### 提示文
説明

半導体集積回路装置および半導体集積回路装置の製造方法

【課題】半導体チップ上のアルミニウム系等のボンディング・パッド上方に再配線構造を有するデバイスにおいては、一般にバンプ電極による外部接続が主要な構造である。一方、このようなデバイスにおいても、ワイヤ・ボンディングにより外部接続をとりたいというニーズが広く存在する。そこで、無電界メッキによる積層金属再配線上に更に無電界メッキによってボンディング用の金メッキ表面膜を設け、そこにワイヤをボンディングする技術が考えられている。しかし、このような無電界メッキ・ベースの技術では、耐拡散性および耐衝撃性等を十分に確保することができず、高信頼性のデバイス及びプロセスを提供することが困難である。
【解決手段】本願発明は半導体チップ上のアルミニウム系等のボンディング・パッド上方に再配線構造を有するデバイスにおいて、再配線上に電解メッキによるワイヤ・ボンディング用の金パッド層を形成するものである。

【発明の詳細な説明】
【技術分野】
【0001】
本発明は、半導体集積回路装置(または半導体装置)のデバイス構造および半導体集積回路装置(または半導体装置)の製造方法における外部接続技術に適用して有効な技術に関する。
【背景技術】
【0002】
日本特開2007−73611号公報(特許文献1)には、半導体チップ上のアルミニウム系ボンディング・パッド上方の再配線最上層である無電界メッキによるニッケル膜上に、無電界メッキによる金層を形成し、そこにボンディング・ワイヤを接続する技術が開示されている。
【0003】
【特許文献1】特開2007−73611号公報
【発明の開示】
【発明が解決しようとする課題】
【0004】
半導体チップ上のアルミニウム系等のボンディング・パッド上方に再配線構造を有するデバイスにおいては、一般にバンプ電極による外部接続が主要な構造である。一方、このようなデバイスにおいても、ワイヤ・ボンディングにより外部接続をとりたいというニーズが広く存在する。そこで、日本特開2007−73611号公報(特許文献1)に開示されたように、無電界メッキによる積層金属再配線上に更に無電界メッキによってボンディング用の金メッキ表面膜を設け、そこにワイヤをボンディングする技術が考えられている。

### データ部分
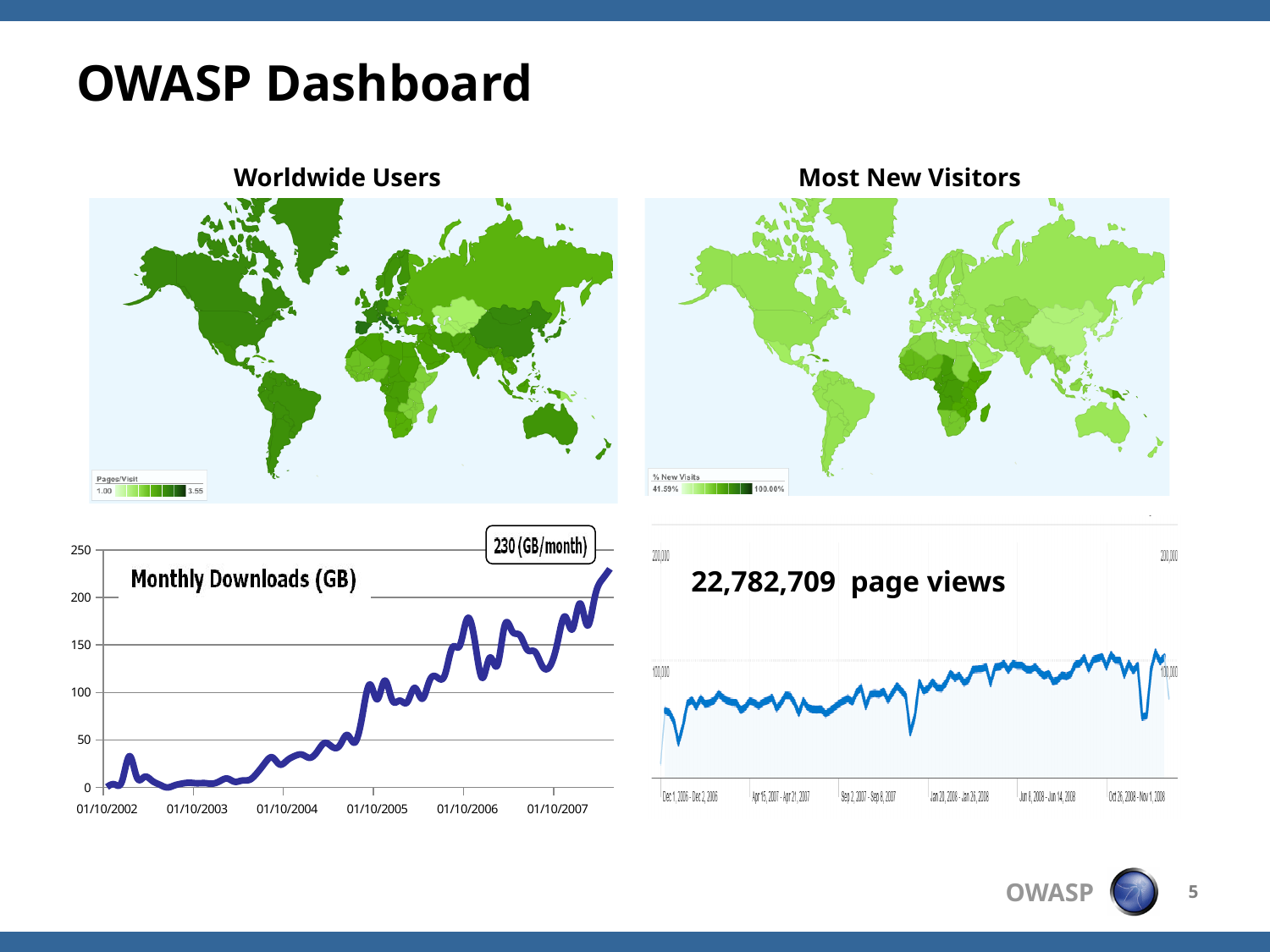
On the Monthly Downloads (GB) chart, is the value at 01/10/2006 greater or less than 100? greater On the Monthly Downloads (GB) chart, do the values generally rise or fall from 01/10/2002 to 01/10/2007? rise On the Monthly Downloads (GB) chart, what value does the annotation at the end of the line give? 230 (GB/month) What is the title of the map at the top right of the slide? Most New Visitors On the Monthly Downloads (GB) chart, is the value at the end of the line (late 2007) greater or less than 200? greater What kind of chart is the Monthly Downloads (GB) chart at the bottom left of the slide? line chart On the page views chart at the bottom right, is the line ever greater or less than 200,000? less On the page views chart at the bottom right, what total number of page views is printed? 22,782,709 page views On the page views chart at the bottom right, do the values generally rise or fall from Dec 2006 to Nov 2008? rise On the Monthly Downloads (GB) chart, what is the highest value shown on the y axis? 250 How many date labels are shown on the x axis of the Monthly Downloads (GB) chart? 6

### 作業内容
1: 半導体装置の特許文は、無電界メッキだけに頼る方式をなぜ問題としているか。1〜3文で説明せよ。
2: 半導体装置の特許文を、最後の文の後から書き継ぐこと。
資料は別の出典から取ったものである。

### 解答例
1: 無電界メッキをベースにした技術では、耐拡散性や耐衝撃性などを十分に確保できないからである。そのため、高信頼性のデバイスとプロセスを提供するのが難しい。

2:
【0005】
しかし、このような無電界メッキ・ベースの技術では、耐拡散性および耐衝撃性等を十分に確保することができず、高信頼性のデバイス及びプロセスを提供することが困難である。
【0006】
本願発明は、これらの課題を解決するためになされたものである。
【0007】
本発明の目的は、高信頼性の半導体集積回路装置または半導体集積回路装置の製造プロセスを提供することにある。
【0008】
本発明の前記並びにその他の目的と新規な特徴は本明細書の記述及び添付図面から明らかになるであろう。
【課題を解決するための手段】
【0009】
本願において開示される発明のうち代表的なものの概要を簡単に説明すれば下記の通りである。
【0010】
すなわち、本願発明は半導体チップ上のアルミニウム系等のボンディング・パッド上方に再配線構造を有するデバイスにおいて、再配線上に電解メッキによるワイヤ・ボンディング用の金パッド層を形成するものである。
【発明の効果】
【0011】
本願において開示される発明のうち代表的なものによって得られる効果を簡単に説明すれば下記のとおりである。
【0012】
すなわち、半導体チップ上のアルミニウム系等のボンディング・パッド上方に再配線構造を有するデバイスにおいて、再配線上に電解メッキによるワイヤ・ボンディング用の金パッド層を形成するので、膜質が良好で十分に厚いパッド膜とすることができる。
【発明を実施するための最良の形態】
【0013】
〔実施の形態の概要〕
先ず、本願において開示される発明の代表的な実施の形態について概要を説明する。
【0014】
1.以下の工程を含む半導体集積回路装置の製造方法:
(a)半導体ウエハのデバイス面上の多層配線層上に、第1のパッド電極を形成する工程;
(b)前記工程(a)の後、前記半導体ウエハの前記デバイス面側を第1の絶縁膜で被覆する工程;
(c)前記工程(b)の後、前記第1のパッド電極上の前記第1の絶縁膜にパッド開口を形成する工程;
(d)前記工程(c)の後、前記半導体ウエハの前記デバイス面側にシード・メタル層を形成する工程;
(e)前記工程(d)の後、前記シード・メタル層上に、前記パッド開口を内部に含む第1のレジスト膜開口を有する第1のレジスト膜パターンを形成する工程;
(f)前記工程(e)の後、前記シード・メタル層上の前記第1のレジスト膜開口内に、電解メッキにより、再配線金属層を形成する工程;
(g)前記工程(f)の後、前記再配線金属層上に第2のレジスト膜開口を有する第2のレジスト膜パターンを、前記シード・メタル層および前記再配線金属層上に、形成する工程;
(h)前記工程(g)の後、前記再配線金属層上の前記第2のレジスト膜開口内に、電解メッキにより、金を主要な成分とする第2のパッド電極を形成する工程;
(i)前記工程(h)の後、前記第2のレジスト膜パターンを除去する工程。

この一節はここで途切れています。